EC2 HTTP status code

Last updated on Jun 3, 2026

EC2 HTTP status code is an AWS chaos fault that rewrites HTTP response status codes on a specified port of a target EC2 instance for a configurable duration. The fault can optionally retain or strip the response body. It interposes a transparent HTTP proxy on the instance, scoped to TARGET_SERVICE_PORT and NETWORK_INTERFACE, and dispatches the proxy via AWS Systems Manager Run Command.

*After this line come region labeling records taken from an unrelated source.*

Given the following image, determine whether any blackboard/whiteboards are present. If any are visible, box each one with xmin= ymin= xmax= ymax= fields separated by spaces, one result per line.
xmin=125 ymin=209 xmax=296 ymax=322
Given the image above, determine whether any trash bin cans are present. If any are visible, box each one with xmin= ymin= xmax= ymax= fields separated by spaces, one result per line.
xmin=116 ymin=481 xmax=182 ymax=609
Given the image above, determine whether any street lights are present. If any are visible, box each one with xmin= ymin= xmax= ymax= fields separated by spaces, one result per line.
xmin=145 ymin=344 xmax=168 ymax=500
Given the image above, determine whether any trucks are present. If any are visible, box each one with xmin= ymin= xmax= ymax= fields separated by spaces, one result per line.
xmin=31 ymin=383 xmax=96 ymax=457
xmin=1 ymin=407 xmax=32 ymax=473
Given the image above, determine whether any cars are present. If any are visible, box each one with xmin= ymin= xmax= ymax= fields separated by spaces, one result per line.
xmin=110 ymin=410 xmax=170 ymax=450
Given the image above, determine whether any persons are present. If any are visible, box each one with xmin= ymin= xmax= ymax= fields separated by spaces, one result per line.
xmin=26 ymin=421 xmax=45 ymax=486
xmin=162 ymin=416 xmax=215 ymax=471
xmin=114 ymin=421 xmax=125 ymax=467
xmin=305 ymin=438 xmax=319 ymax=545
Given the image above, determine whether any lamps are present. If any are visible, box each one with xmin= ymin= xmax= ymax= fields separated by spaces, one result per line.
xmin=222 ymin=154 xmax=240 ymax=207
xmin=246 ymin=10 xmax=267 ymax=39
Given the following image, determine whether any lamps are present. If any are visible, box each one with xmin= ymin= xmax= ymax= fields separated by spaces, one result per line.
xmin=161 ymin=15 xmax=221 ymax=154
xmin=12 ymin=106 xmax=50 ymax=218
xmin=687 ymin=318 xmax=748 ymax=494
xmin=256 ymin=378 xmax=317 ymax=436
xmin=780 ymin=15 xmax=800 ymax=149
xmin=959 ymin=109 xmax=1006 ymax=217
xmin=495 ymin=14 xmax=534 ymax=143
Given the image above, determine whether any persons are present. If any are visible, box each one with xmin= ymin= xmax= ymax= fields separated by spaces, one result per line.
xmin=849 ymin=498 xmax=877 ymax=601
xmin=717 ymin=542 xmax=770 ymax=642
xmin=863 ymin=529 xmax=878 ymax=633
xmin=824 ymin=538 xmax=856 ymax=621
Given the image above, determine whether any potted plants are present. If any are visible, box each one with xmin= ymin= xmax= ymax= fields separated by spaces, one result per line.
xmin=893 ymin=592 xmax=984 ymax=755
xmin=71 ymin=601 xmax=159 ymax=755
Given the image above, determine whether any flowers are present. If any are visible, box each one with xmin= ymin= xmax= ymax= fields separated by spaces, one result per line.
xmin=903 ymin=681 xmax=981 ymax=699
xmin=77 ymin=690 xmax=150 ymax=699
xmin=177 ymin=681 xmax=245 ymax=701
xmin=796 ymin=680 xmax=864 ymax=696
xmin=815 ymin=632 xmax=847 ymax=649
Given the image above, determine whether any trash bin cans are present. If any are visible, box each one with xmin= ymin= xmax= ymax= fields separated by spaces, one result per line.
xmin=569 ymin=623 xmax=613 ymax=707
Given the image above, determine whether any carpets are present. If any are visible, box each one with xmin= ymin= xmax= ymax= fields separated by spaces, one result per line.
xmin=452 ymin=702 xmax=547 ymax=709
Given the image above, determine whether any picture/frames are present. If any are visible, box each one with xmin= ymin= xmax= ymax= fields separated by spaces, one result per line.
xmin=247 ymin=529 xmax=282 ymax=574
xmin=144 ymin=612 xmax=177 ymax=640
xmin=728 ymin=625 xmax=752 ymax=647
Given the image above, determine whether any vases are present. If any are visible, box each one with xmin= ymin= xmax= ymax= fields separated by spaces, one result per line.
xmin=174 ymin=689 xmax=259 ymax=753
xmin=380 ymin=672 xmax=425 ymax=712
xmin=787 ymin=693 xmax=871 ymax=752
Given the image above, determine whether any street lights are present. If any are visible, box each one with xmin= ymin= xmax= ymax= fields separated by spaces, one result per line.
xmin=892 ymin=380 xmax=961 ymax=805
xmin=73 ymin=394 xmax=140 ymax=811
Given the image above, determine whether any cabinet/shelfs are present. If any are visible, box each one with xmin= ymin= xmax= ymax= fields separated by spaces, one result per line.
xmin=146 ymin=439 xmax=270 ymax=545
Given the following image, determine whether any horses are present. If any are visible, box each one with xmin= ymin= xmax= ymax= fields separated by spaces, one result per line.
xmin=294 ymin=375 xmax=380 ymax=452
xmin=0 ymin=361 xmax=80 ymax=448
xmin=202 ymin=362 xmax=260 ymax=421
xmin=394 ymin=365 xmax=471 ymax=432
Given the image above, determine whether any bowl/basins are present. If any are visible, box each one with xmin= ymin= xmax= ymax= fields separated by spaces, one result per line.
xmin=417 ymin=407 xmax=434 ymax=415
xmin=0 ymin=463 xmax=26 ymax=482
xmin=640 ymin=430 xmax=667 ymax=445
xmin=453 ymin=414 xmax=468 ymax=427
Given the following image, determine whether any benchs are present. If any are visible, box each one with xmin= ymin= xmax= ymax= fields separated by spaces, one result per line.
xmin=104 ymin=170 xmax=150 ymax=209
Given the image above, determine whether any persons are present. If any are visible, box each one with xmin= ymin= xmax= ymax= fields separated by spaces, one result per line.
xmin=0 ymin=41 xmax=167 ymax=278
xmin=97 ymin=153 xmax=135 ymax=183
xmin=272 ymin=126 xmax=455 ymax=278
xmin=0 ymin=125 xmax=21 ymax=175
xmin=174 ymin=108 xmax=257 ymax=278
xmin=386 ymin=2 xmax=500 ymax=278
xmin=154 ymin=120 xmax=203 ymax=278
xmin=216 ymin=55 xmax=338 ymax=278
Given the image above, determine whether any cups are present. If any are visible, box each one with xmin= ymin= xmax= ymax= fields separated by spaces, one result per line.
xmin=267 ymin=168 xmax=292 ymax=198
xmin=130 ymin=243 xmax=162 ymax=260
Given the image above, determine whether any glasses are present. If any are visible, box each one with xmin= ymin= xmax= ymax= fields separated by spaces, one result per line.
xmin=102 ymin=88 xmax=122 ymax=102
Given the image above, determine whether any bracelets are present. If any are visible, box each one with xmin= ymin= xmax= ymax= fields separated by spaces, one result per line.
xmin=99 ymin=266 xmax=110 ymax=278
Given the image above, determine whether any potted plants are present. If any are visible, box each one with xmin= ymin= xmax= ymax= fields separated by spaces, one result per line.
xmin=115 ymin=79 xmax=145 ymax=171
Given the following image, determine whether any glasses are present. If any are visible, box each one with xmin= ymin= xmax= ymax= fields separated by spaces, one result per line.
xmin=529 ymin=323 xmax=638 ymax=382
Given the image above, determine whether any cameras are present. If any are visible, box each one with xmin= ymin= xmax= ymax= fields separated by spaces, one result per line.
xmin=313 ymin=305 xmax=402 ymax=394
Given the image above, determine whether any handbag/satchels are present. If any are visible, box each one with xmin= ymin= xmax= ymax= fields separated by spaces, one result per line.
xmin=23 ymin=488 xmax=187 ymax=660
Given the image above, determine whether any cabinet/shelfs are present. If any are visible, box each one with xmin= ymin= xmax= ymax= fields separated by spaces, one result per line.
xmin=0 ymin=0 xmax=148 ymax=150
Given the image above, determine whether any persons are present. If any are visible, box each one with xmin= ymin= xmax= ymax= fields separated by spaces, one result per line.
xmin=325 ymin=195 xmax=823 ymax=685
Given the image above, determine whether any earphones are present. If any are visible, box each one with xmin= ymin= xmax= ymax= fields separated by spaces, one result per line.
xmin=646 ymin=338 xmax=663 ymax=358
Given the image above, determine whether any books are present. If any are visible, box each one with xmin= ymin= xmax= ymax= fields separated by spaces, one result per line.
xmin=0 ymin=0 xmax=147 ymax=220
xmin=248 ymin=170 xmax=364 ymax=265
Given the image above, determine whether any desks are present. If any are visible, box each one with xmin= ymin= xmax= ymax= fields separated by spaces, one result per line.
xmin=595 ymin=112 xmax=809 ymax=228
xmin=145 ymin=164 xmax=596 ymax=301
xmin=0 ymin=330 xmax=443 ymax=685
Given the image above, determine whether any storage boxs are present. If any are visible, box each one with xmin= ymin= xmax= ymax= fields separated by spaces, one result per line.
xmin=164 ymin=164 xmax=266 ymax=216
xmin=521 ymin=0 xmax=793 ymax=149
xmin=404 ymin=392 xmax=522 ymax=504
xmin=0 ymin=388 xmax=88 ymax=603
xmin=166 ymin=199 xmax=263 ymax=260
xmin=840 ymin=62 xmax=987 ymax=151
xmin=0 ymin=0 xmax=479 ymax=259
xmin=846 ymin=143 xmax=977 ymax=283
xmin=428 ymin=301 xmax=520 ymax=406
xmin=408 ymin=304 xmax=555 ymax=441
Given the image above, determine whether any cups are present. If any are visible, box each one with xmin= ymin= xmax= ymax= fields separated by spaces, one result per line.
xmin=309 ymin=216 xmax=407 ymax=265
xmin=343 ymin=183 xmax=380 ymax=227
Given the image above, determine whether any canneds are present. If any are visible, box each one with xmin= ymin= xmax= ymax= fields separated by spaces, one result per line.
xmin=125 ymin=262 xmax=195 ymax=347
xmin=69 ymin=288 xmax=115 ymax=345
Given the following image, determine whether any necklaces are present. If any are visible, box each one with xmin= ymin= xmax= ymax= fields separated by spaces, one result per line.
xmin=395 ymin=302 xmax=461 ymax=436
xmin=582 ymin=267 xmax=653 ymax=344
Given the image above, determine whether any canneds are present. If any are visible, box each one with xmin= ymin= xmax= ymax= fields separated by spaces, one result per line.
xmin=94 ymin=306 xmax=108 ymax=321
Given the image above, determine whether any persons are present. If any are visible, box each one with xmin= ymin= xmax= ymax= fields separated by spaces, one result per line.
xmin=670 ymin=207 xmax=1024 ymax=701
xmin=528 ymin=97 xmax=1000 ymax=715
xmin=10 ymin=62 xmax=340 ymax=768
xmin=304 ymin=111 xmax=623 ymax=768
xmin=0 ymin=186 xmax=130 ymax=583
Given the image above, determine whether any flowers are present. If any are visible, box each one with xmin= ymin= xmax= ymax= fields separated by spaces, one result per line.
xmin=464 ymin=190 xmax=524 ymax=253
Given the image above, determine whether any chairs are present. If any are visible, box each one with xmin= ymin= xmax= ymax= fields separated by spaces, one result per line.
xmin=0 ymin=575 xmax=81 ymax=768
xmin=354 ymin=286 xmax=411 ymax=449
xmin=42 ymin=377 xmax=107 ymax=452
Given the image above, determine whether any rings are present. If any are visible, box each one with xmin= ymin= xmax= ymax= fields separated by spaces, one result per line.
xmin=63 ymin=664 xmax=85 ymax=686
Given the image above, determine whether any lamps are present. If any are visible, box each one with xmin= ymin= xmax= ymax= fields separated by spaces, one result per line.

Use this fault to test how clients react when upstream services return specific HTTP error codes: do they distinguish 4xx (don't retry) from 5xx (retry), do they fall back to a cached response, does the circuit breaker trip at the right point, does the error surface cleanly to the user?

Run your first experiment

If you have not configured the chaos infrastructure yet, go to Quickstart to install the chaos infrastructure and run an experiment end to end.

Use cases

Run this fault when you want to answer concrete questions like:

4xx vs 5xx semantics: When the upstream returns 400, does the client refrain from retrying? When it returns 500, does it retry with backoff?
Rate-limit handling: When the upstream returns 429, does the client honour Retry-After and back off, or does it hammer the upstream?
Auth-failure handling: When the upstream returns 401/403, does the client refresh its token and retry, or does it surface the failure?
Circuit-breaker behaviour: Does the circuit open after enough consecutive 5xx responses, and does it close again cleanly when the fault ends?
Cache fallback: When the API returns 502, does the client fall back to a cached or stale response?

Prerequisites

Kubernetes version: 1.21 or later for the chaos infrastructure cluster.
Target instance is reachable via SSM: The instance has the SSM Agent running and an instance profile with AmazonSSMManagedInstanceCore.
Selector provided: Either EC2_INSTANCE_ID or EC2_INSTANCE_TAG is set.
HTTP service runs on TARGET_SERVICE_PORT: A plaintext HTTP service is listening on TARGET_SERVICE_PORT.
AWS credentials available: Either an AWS credentials file uploaded as a File Secret in Harness Secret Manager (see Authentication below) or IRSA on the chaos infrastructure service account.

Supported environments

Platform	Support status
Amazon EC2 (Linux instances with SSM Agent)	Supported
Amazon EKS managed worker nodes	Supported (if SSM Agent is installed)
Amazon EKS self-managed worker nodes	Supported (if SSM Agent is installed)
Targeting by tag	Supported via `EC2_INSTANCE_TAG`
Targeting by ID	Supported via `EC2_INSTANCE_ID`
HTTPS traffic (TLS-encrypted)	Not supported on the target port; terminate TLS upstream
Windows instances	Not supported (Linux-only proxy)

Permissions required

{
  "Version": "2012-10-17",
  "Statement": [
    {
      "Effect": "Allow",
      "Action": [
        "ec2:DescribeInstances",
        "ec2:DescribeInstanceStatus"
      ],
      "Resource": "*"
    },
    {
      "Effect": "Allow",
      "Action": [
        "ssm:SendCommand",
        "ssm:CancelCommand",
        "ssm:GetCommandInvocation",
        "ssm:DescribeInstanceInformation",
        "ssm:GetDocument",
        "ssm:DescribeDocument"
      ],
      "Resource": "*"
    }
  ]
}

Go to common policy for all AWS faults to use a single superset IAM policy.

Authentication

The fault supports three credential delivery models. Pick one based on how your chaos infrastructure is deployed.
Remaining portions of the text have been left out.